PROMPT 1 — In the text about the Engineering Open Day, at which college were the activities held?
PROMPT 2 — Please render the records below, starting with the line that contains "As displayed here, from" and going on through the line that contains "182 centimetres", as a two-column CSV with one row per record and columns named "prompt" and "reply". Put each record's text and its answer in one quoted field each, with line breaks turned into spaces.

Better teaching can be achieved by linking educational concepts that are taught as different engineering or science subjects with engaging educational college activities in a fun or interesting way. In doing so, students readily absorb knowledge and complex ideas from their teachers and apply them in very practical ways for their better understanding. Using this interactive method, fundamental science concepts can be delivered more interestingly and easily for the event, a select number of JIC students from various departments were asked to lead other student groups and be responsible for organizing meetings and preparing answers to expected questions, listen to each other and be ready and accept feedback and criticisms. In addition, demonstration presentations were conducted before the actual presentations were offered.

The whole exercise gave these students valuable experience in leadership and organization of science teams together with the practical teaching and communication experience with secondary school science students. The process in the course of preparations and execution was carried out with minimal instructor supervision. The objective of the Engineering Open Day activities at Jubail Industrial College (JIC) was to highlight the various effects of interactive learning on student innovation, leadership and creativity styles.

Entries on spatial positioning:
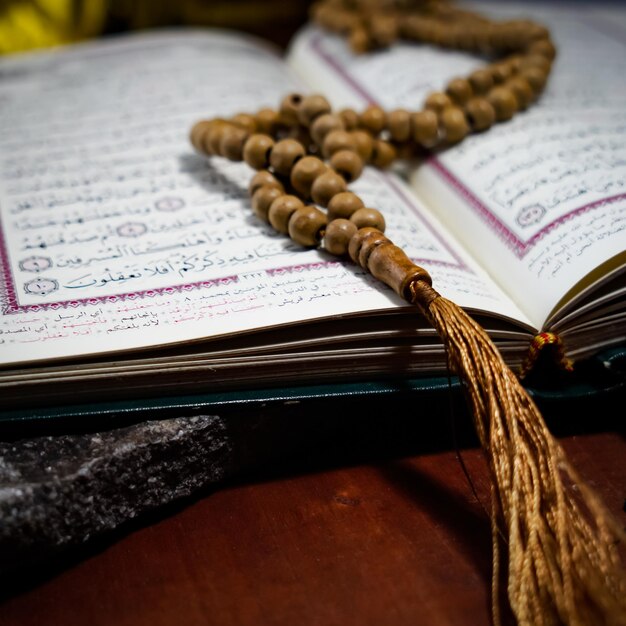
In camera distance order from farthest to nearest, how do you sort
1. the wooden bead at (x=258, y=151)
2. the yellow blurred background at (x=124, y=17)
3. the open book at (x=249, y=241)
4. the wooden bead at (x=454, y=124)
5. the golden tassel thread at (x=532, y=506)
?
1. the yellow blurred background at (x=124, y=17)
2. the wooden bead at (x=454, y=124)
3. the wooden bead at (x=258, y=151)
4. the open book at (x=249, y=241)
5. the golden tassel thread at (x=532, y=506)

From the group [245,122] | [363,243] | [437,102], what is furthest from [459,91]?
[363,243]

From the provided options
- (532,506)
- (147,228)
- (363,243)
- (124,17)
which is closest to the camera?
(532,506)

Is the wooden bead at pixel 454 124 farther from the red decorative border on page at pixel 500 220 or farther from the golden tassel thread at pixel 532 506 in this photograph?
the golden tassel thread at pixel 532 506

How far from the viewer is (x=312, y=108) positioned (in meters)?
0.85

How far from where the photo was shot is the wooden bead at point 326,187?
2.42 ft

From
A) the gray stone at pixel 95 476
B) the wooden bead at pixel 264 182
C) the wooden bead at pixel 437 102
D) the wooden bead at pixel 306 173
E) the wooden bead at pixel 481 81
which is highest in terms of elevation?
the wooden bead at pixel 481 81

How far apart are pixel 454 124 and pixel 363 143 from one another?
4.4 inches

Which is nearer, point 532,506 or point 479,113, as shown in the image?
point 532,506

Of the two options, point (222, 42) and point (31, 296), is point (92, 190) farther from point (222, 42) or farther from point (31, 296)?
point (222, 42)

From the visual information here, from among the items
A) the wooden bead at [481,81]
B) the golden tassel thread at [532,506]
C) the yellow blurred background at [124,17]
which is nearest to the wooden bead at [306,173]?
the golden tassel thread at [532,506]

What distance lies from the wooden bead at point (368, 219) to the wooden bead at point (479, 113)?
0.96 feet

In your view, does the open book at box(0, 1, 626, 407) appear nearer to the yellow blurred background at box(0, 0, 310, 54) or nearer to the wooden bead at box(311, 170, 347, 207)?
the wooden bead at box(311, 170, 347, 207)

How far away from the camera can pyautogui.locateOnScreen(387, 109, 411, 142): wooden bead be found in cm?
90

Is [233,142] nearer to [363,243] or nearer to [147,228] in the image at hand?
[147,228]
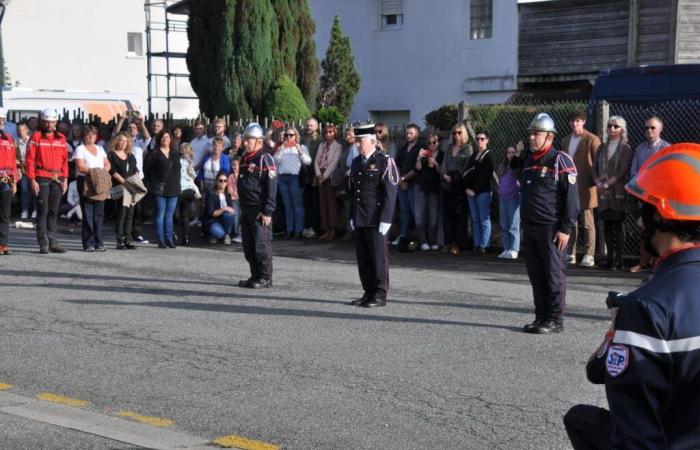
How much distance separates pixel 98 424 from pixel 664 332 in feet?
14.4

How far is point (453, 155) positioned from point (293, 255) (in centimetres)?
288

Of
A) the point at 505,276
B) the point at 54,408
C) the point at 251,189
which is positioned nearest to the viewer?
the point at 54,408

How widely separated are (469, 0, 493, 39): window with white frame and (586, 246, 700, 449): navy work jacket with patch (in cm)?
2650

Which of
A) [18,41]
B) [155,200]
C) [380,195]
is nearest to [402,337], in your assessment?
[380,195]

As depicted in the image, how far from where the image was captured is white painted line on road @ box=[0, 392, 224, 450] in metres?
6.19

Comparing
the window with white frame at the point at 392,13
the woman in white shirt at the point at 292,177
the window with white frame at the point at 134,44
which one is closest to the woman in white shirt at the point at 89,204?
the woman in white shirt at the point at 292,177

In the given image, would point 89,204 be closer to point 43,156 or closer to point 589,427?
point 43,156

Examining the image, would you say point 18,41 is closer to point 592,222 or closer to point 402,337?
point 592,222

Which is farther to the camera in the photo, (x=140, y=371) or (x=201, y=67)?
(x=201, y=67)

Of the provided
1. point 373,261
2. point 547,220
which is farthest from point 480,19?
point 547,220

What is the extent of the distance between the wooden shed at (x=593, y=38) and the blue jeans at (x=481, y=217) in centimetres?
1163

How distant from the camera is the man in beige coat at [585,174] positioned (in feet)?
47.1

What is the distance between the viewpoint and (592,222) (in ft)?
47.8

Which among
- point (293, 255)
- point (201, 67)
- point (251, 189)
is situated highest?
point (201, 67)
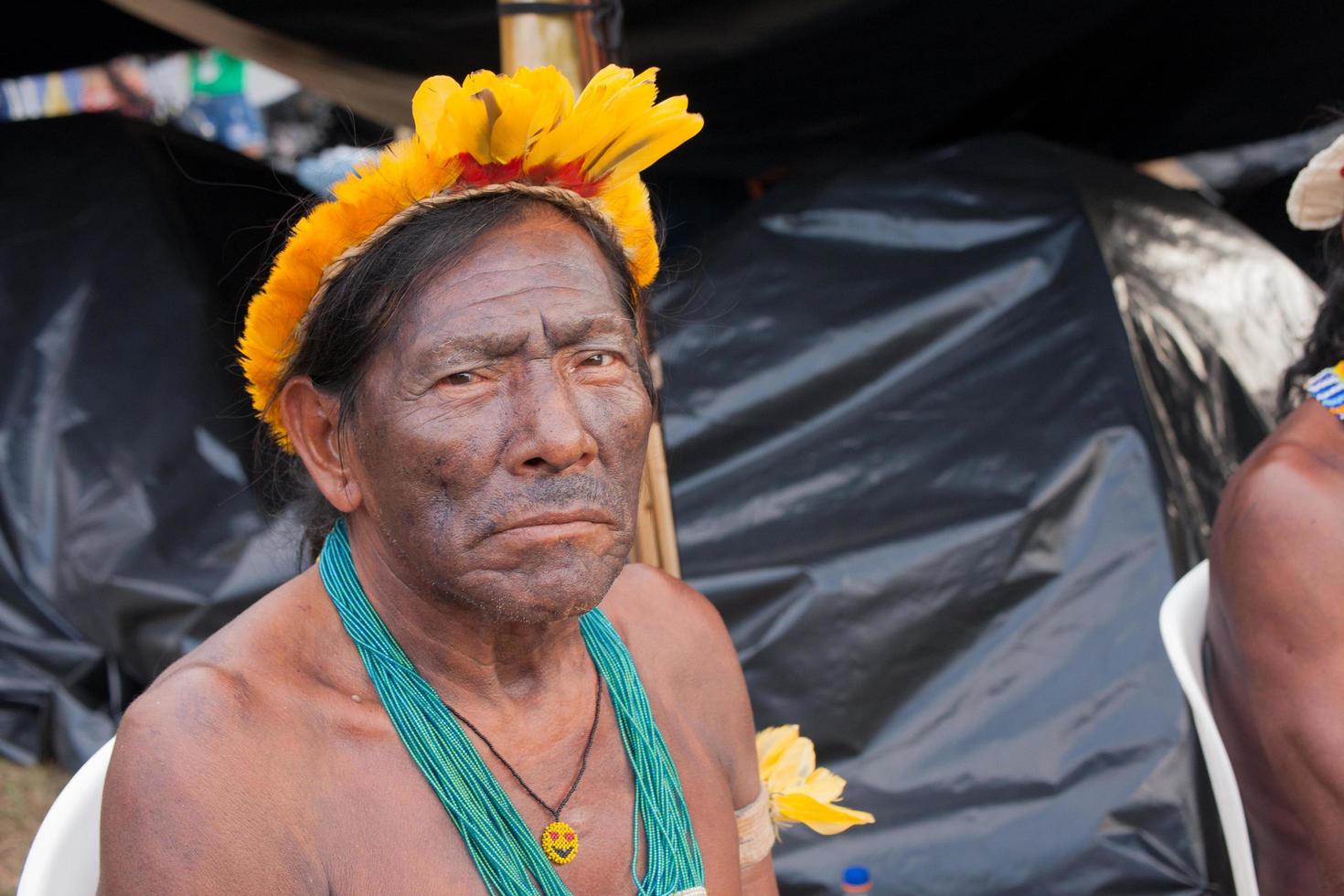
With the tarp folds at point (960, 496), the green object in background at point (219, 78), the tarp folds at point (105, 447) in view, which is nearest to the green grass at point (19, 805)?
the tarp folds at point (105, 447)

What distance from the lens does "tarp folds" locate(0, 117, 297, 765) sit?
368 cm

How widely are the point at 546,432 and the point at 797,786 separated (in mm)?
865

==

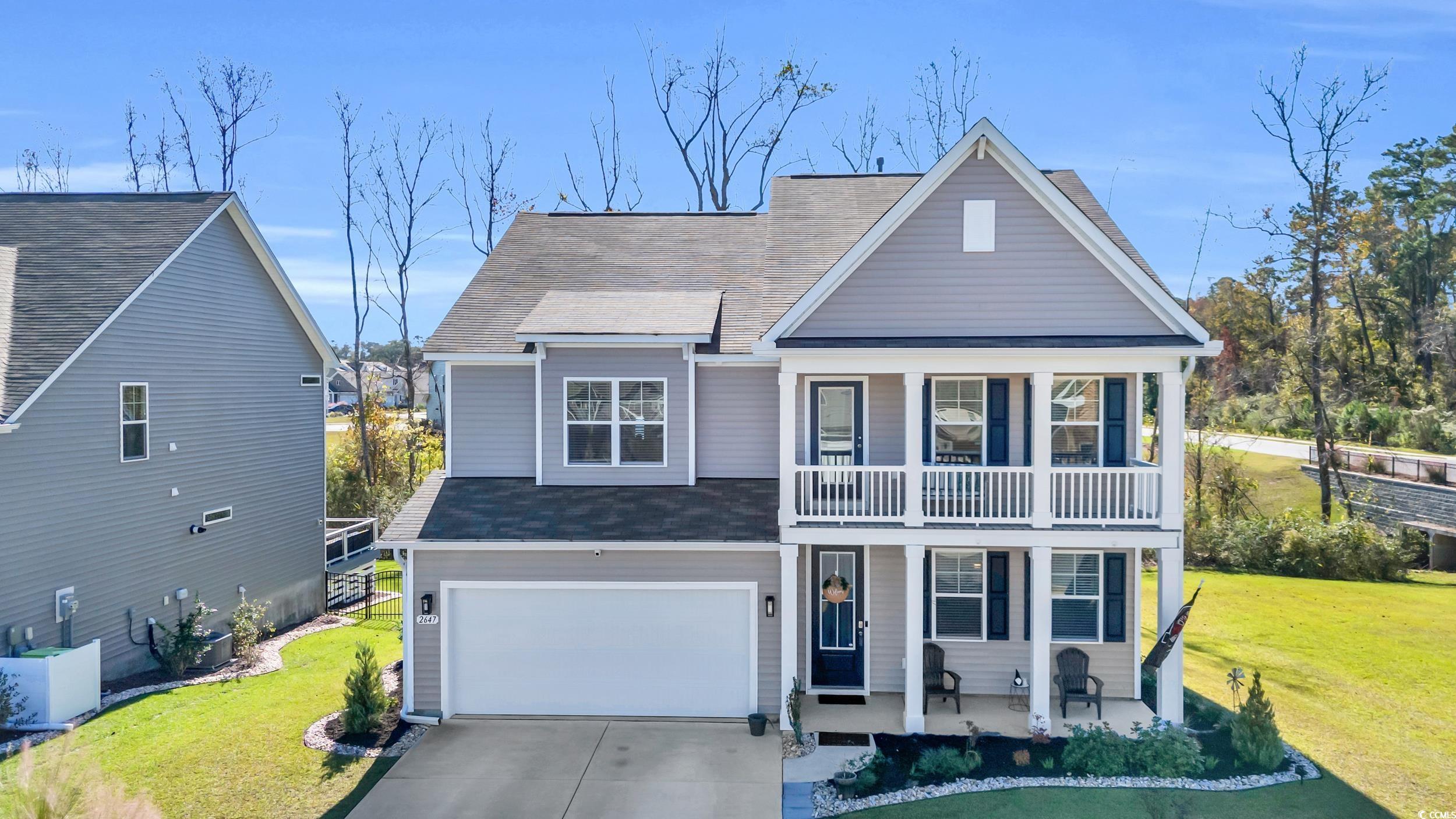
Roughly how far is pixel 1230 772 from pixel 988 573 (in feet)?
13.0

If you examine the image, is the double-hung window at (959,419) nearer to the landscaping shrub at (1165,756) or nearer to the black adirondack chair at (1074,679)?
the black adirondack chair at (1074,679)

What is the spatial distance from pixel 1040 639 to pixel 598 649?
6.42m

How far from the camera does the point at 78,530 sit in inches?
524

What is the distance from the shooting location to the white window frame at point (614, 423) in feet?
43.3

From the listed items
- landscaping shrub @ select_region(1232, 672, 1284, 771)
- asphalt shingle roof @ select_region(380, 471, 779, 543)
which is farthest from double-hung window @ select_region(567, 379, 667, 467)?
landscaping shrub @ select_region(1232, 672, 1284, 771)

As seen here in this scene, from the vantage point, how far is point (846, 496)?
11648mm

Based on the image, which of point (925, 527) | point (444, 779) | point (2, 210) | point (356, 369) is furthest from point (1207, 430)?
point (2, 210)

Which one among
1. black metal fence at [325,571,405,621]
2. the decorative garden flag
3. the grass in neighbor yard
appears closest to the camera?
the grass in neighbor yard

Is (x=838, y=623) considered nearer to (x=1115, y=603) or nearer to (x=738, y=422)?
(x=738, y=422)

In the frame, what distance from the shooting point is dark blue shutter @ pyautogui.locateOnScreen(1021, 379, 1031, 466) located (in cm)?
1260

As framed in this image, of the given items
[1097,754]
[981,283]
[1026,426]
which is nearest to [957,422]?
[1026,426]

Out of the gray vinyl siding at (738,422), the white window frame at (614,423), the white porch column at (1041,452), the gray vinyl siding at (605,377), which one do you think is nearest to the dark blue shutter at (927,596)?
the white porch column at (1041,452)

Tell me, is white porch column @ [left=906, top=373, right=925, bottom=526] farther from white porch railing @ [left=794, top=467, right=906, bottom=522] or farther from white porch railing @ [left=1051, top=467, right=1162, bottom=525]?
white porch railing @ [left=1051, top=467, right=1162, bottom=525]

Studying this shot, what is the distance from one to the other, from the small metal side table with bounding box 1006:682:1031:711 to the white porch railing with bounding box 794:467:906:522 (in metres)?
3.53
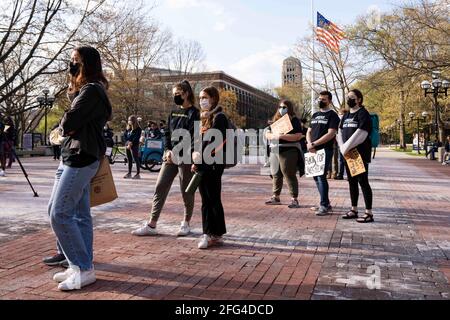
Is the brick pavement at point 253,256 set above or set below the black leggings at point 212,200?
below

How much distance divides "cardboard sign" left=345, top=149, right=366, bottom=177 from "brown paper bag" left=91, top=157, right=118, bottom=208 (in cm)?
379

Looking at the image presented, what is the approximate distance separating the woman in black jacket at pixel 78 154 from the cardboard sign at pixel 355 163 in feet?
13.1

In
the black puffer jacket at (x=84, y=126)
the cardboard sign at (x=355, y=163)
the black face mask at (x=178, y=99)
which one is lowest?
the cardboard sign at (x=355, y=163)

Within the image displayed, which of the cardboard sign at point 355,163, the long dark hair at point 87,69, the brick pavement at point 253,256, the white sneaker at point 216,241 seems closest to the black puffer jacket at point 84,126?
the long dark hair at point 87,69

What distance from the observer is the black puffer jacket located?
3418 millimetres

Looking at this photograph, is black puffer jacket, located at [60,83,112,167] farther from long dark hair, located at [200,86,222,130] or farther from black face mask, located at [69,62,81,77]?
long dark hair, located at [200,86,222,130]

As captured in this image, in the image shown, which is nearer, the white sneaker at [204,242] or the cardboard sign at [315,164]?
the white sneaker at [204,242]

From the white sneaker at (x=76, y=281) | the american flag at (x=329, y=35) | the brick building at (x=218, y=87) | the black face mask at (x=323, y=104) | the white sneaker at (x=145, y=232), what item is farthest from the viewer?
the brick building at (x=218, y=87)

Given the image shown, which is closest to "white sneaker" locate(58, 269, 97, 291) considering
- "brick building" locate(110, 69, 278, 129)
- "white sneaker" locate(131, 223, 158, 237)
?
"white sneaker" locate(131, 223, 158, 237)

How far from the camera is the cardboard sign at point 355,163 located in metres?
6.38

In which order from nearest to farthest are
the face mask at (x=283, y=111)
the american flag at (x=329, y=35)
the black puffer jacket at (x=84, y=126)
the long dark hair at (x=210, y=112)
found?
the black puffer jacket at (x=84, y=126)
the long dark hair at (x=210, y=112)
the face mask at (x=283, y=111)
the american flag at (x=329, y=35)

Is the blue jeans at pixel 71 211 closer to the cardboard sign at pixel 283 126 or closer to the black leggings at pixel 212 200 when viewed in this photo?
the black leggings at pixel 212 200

---

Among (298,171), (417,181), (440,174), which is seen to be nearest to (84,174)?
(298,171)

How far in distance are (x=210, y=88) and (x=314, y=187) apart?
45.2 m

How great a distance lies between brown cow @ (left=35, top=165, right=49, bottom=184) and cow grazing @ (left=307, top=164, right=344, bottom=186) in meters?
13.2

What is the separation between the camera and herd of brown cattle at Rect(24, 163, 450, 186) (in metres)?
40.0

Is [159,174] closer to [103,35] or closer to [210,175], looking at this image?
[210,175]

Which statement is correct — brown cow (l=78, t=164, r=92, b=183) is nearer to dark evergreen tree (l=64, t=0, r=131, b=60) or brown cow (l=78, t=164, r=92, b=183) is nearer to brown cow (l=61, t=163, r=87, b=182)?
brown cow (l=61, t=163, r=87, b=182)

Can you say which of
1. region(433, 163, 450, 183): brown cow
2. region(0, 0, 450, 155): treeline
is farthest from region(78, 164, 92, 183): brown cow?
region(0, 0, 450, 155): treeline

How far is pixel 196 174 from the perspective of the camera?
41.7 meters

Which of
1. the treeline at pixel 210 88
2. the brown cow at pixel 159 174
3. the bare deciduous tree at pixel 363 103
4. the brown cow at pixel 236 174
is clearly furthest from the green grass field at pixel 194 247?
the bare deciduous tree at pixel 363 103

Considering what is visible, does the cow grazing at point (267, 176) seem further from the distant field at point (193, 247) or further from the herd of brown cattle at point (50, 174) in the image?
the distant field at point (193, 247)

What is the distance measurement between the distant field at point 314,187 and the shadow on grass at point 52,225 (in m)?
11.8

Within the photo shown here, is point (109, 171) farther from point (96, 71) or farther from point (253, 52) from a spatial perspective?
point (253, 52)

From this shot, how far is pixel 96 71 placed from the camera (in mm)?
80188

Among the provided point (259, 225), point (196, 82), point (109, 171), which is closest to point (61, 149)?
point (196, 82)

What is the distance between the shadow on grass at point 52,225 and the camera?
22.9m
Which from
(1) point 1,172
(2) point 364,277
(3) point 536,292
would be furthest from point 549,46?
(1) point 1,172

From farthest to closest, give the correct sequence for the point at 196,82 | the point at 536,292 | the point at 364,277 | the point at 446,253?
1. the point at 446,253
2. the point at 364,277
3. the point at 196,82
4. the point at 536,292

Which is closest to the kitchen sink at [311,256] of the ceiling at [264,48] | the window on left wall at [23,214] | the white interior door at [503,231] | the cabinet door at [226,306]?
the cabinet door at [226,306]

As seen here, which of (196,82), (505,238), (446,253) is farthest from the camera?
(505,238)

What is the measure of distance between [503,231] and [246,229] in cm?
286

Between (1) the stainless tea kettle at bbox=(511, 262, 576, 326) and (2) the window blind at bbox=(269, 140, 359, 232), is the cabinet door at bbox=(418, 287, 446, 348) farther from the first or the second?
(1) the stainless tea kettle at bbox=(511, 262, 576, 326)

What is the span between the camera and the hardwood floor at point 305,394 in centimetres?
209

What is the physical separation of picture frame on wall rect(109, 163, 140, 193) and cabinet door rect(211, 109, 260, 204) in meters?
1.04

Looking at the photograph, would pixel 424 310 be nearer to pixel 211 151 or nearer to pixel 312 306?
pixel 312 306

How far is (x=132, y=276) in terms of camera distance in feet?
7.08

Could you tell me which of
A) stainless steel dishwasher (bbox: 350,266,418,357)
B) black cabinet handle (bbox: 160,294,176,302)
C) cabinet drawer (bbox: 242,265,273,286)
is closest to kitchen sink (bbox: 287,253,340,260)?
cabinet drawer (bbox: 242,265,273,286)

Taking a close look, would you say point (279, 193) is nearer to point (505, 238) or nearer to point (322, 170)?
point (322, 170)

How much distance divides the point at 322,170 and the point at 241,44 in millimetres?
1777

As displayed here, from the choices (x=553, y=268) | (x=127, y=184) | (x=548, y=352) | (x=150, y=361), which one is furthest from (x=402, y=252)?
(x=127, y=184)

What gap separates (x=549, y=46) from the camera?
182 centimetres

EXERCISE RESPONSE 1 — Jubail Industrial College (JIC)

EXERCISE RESPONSE 2 —
prompt,reply
"As displayed here, from the choices (x=553, y=268) | (x=127, y=184) | (x=548, y=352) | (x=150, y=361), which one is furthest from (x=402, y=252)?","(x=127, y=184)"
"What gap separates (x=549, y=46) from the camera?","182 centimetres"